» TASK DIRECTIONS
Pick out each line in the records below that contains the word "green" and copy it.

[Image and question records]
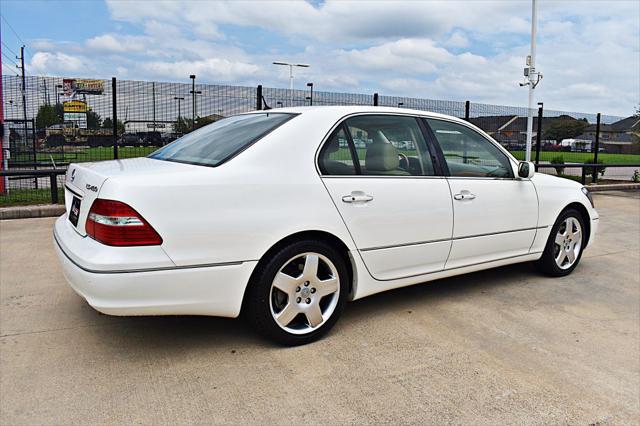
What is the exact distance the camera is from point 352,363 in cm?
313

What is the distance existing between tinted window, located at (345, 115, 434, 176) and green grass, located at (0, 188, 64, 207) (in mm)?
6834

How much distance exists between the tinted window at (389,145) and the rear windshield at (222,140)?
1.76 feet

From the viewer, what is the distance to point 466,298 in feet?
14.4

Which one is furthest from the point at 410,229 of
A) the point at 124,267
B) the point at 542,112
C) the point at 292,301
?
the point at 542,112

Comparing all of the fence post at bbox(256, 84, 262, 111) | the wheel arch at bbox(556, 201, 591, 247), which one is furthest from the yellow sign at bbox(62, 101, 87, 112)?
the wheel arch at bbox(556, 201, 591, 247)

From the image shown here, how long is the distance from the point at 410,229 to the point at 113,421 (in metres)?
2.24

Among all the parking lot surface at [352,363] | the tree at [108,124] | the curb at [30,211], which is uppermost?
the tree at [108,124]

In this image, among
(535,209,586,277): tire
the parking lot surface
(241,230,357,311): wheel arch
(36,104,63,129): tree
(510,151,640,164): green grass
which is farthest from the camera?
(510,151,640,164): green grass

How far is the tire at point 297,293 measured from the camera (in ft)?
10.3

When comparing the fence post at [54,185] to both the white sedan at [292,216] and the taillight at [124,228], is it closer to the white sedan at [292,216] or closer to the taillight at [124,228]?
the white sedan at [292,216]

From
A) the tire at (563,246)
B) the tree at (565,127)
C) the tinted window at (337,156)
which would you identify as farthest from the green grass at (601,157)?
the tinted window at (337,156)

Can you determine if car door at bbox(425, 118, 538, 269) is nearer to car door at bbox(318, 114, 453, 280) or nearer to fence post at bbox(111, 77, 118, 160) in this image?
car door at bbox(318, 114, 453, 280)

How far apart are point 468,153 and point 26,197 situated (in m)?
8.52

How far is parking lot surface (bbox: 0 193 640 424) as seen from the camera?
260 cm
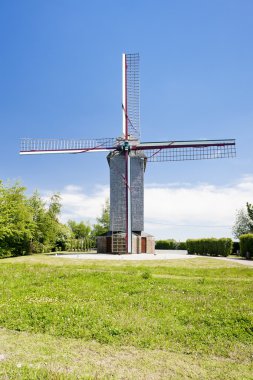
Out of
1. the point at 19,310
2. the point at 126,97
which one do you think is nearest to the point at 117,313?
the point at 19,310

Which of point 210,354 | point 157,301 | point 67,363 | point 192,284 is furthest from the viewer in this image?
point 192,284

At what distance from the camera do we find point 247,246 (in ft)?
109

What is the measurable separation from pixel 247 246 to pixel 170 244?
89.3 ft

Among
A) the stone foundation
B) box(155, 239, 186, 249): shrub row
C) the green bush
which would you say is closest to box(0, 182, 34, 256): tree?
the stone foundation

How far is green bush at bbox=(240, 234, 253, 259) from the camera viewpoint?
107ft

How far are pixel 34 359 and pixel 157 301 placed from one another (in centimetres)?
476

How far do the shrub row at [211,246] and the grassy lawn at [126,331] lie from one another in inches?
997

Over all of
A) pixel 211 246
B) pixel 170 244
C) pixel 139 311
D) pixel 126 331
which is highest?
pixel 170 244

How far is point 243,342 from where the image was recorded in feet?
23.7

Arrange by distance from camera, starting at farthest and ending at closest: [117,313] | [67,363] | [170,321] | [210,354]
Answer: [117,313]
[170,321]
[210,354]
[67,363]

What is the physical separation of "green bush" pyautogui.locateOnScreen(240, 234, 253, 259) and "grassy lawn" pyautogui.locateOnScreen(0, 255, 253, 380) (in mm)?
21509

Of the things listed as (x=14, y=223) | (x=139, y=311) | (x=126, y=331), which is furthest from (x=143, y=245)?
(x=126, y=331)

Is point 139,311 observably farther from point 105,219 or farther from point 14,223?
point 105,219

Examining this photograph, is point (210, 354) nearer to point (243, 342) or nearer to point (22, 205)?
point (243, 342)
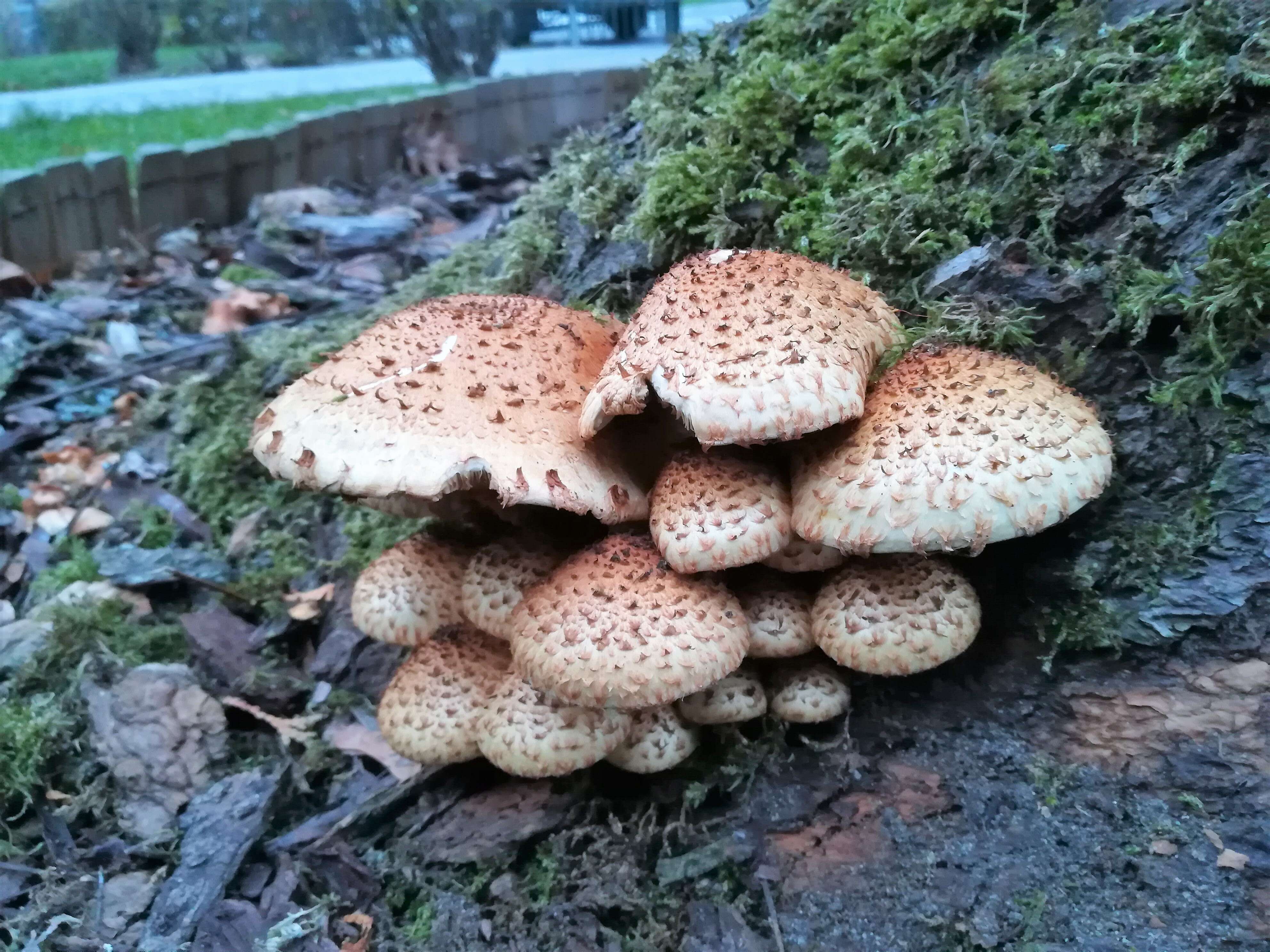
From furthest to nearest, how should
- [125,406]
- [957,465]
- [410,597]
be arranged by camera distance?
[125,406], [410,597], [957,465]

--

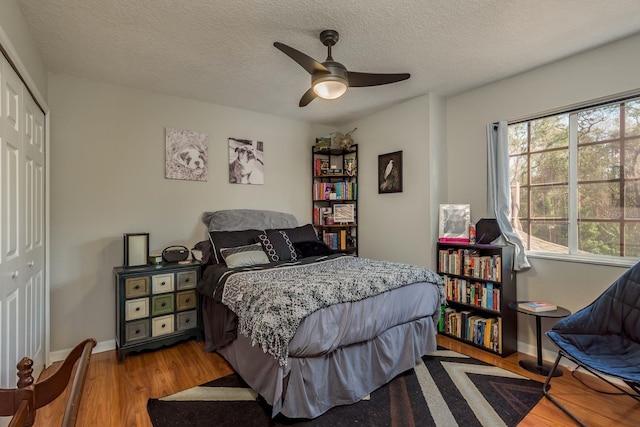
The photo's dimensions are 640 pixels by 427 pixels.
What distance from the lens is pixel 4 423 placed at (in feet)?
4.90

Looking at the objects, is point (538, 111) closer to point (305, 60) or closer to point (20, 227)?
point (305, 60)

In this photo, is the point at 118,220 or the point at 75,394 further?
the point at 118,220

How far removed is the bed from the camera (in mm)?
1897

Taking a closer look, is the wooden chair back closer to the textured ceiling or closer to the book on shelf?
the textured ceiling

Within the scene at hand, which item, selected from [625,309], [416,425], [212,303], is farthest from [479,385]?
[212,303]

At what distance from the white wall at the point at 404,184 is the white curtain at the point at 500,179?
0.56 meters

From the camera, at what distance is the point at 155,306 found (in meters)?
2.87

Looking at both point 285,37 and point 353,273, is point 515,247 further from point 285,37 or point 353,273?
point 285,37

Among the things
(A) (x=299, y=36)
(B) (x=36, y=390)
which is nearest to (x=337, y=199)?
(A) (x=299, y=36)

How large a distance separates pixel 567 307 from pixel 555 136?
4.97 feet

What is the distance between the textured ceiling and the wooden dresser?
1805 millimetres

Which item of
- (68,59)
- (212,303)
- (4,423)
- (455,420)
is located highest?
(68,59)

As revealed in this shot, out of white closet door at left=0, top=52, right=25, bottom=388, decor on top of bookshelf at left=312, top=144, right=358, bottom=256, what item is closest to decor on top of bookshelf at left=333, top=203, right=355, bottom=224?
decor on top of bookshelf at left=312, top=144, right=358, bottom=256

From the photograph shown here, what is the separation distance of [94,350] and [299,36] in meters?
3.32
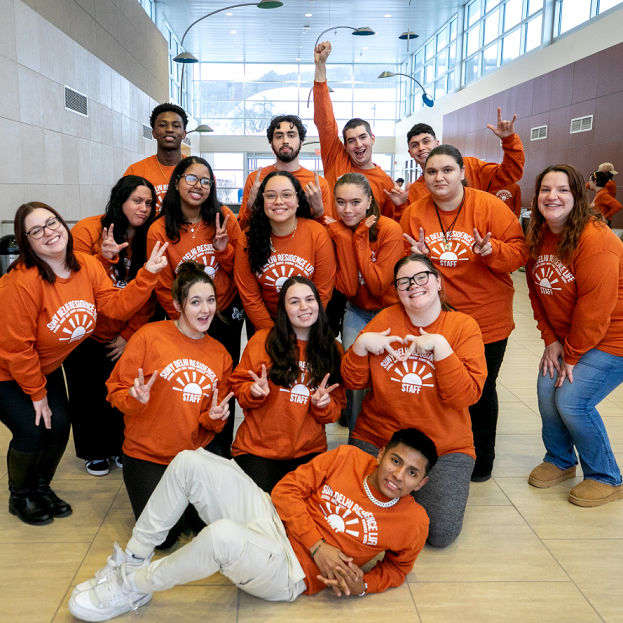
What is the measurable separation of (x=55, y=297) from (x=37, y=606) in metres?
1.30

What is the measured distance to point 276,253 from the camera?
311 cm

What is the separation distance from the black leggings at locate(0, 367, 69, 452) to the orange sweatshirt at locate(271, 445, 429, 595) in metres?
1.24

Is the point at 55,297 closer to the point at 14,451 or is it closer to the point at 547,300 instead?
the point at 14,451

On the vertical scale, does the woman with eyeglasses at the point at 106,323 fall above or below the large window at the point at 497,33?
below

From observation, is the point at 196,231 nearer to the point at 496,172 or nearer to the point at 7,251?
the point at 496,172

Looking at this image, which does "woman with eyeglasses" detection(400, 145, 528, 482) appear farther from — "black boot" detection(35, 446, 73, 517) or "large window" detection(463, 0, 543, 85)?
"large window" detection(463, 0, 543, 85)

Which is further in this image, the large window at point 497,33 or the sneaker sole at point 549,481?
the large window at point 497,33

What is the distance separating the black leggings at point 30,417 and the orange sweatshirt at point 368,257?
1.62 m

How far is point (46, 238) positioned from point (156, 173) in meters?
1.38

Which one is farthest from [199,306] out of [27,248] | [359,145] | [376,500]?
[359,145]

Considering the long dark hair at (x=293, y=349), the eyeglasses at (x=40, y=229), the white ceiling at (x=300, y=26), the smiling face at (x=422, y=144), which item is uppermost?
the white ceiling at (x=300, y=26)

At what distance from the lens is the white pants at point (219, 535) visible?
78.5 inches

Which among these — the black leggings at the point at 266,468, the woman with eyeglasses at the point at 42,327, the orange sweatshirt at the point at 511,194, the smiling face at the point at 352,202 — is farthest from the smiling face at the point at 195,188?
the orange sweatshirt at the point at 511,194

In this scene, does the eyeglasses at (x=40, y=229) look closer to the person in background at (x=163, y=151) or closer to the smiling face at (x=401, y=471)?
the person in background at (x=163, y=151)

» FINISHED ANSWER
What is the distance existing between tinted window, located at (345, 115, 434, 176) and green grass, located at (0, 188, 64, 207) (in mm)?
(510,151,640,164): green grass
(510,151,640,164): green grass
which would you identify as farthest from the green grass at (601,157)?
C) the green bush
How far is green bush at bbox=(240, 234, 253, 259) from the camera viewpoint?
What is the physical separation of "green bush" pyautogui.locateOnScreen(240, 234, 253, 259) and "grassy lawn" pyautogui.locateOnScreen(0, 255, 253, 380) (in mm)?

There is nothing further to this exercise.